==== Исходные данные ====

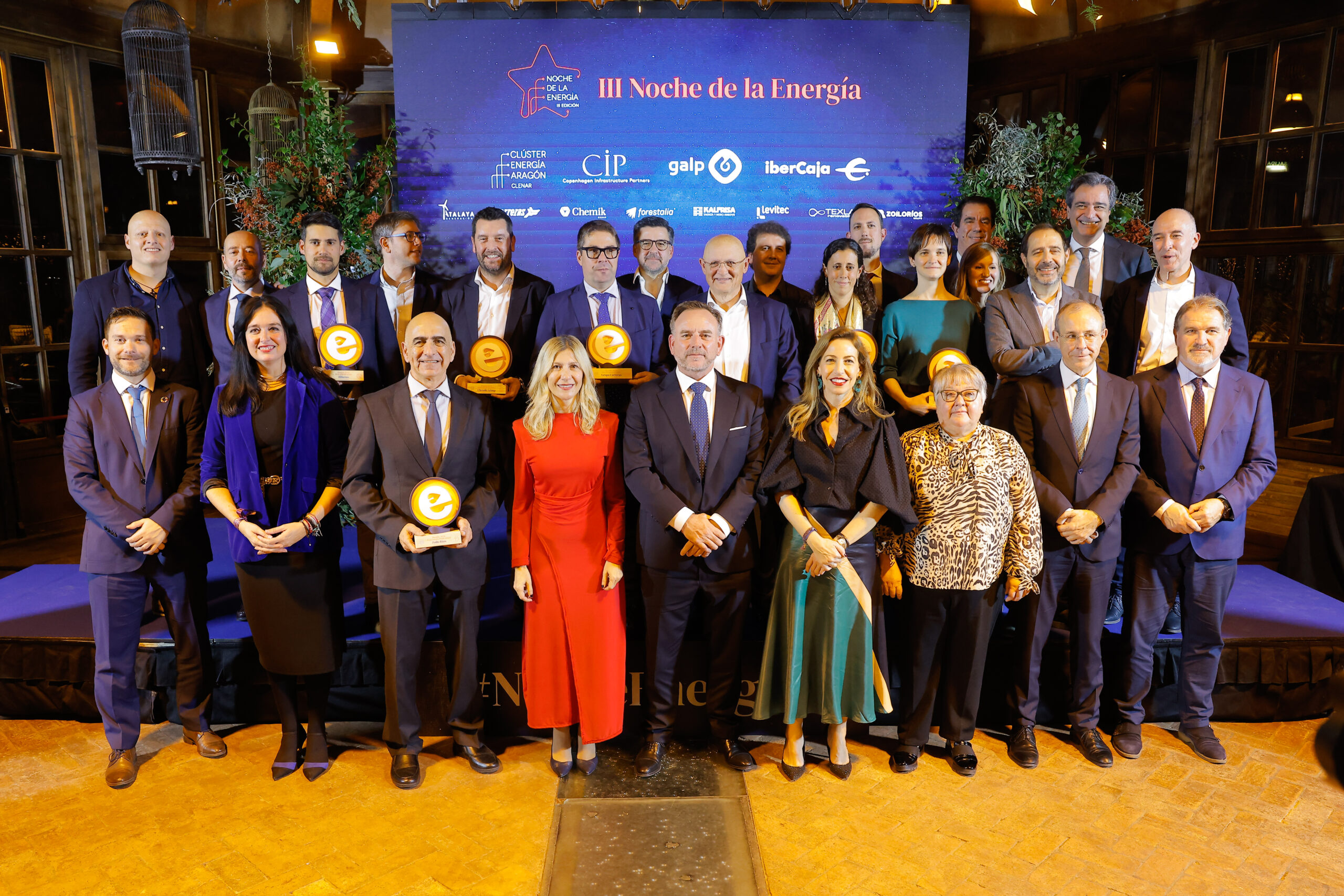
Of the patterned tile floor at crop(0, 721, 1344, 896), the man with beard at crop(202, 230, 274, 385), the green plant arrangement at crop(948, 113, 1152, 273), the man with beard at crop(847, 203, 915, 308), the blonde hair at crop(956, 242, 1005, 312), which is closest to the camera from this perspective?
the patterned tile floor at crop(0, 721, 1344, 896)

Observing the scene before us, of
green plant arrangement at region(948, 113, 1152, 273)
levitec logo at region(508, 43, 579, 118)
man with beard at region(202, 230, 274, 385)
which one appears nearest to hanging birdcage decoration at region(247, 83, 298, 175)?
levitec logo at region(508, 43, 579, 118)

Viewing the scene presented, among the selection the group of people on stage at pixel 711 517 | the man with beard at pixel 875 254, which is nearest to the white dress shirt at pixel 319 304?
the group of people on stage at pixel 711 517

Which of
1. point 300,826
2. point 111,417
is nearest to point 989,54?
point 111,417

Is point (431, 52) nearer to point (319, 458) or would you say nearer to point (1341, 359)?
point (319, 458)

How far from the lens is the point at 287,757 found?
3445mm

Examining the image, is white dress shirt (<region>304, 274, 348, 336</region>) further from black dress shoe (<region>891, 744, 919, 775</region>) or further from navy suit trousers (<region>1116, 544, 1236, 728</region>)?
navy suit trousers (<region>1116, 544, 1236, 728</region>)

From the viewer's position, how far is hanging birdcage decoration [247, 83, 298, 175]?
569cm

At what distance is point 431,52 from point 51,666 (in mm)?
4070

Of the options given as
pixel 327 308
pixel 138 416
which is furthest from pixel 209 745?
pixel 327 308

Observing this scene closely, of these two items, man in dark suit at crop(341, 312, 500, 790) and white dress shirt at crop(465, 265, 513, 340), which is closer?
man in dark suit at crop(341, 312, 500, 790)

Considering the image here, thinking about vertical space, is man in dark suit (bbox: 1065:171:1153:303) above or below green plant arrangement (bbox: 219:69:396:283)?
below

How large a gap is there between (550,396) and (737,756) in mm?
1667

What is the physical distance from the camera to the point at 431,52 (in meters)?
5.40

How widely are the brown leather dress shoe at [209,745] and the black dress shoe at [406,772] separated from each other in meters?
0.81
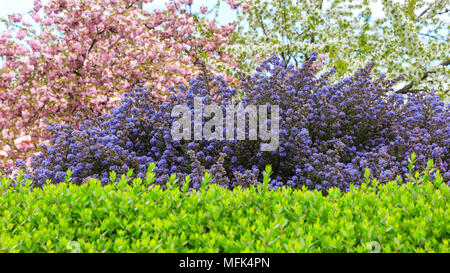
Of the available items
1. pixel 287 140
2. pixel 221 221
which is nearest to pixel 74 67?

====

* _Условие задачи_: Представьте строки материала от строки, содержащей «How far from», до конца материала включительно в виде таблицы Markdown со столбцами «№» и «Строка». Пустые строки и изображения в таблицу не включайте.

* _Разбор решения_:
| № | Строка |
|---|---|
| 1 | How far from the lens is the point at 287,757 found? |
| 2 | 3445mm |
| 3 | Examining the image, is white dress shirt (<region>304, 274, 348, 336</region>) further from black dress shoe (<region>891, 744, 919, 775</region>) or further from navy suit trousers (<region>1116, 544, 1236, 728</region>)? |
| 4 | navy suit trousers (<region>1116, 544, 1236, 728</region>) |
| 5 | From the viewer's position, how far is hanging birdcage decoration [247, 83, 298, 175]? |
| 6 | 569cm |
| 7 | At what distance is point 431,52 from point 51,666 (in mm)? |
| 8 | 4070 |
| 9 | Of the options given as |
| 10 | pixel 327 308 |
| 11 | pixel 138 416 |
| 12 | which is furthest from pixel 209 745? |
| 13 | pixel 327 308 |
| 14 | Observing this scene closely, of these two items, man in dark suit at crop(341, 312, 500, 790) and white dress shirt at crop(465, 265, 513, 340), which is closer? |
| 15 | man in dark suit at crop(341, 312, 500, 790) |
| 16 | Considering the image here, thinking about vertical space, is man in dark suit (bbox: 1065:171:1153:303) above or below green plant arrangement (bbox: 219:69:396:283)? |
| 17 | below |
| 18 | How large a gap is there between (550,396) and (737,756) in mm? |
| 19 | 1667 |
| 20 | What is the physical distance from the camera to the point at 431,52 (in meters)? |
| 21 | 5.40 |
| 22 | How widely are the brown leather dress shoe at [209,745] and the black dress shoe at [406,772] separated from each other in meters? |
| 23 | 0.81 |
| 24 | Of the available items |
| 25 | 1. pixel 287 140 |
| 26 | 2. pixel 221 221 |
| 27 | which is nearest to pixel 74 67? |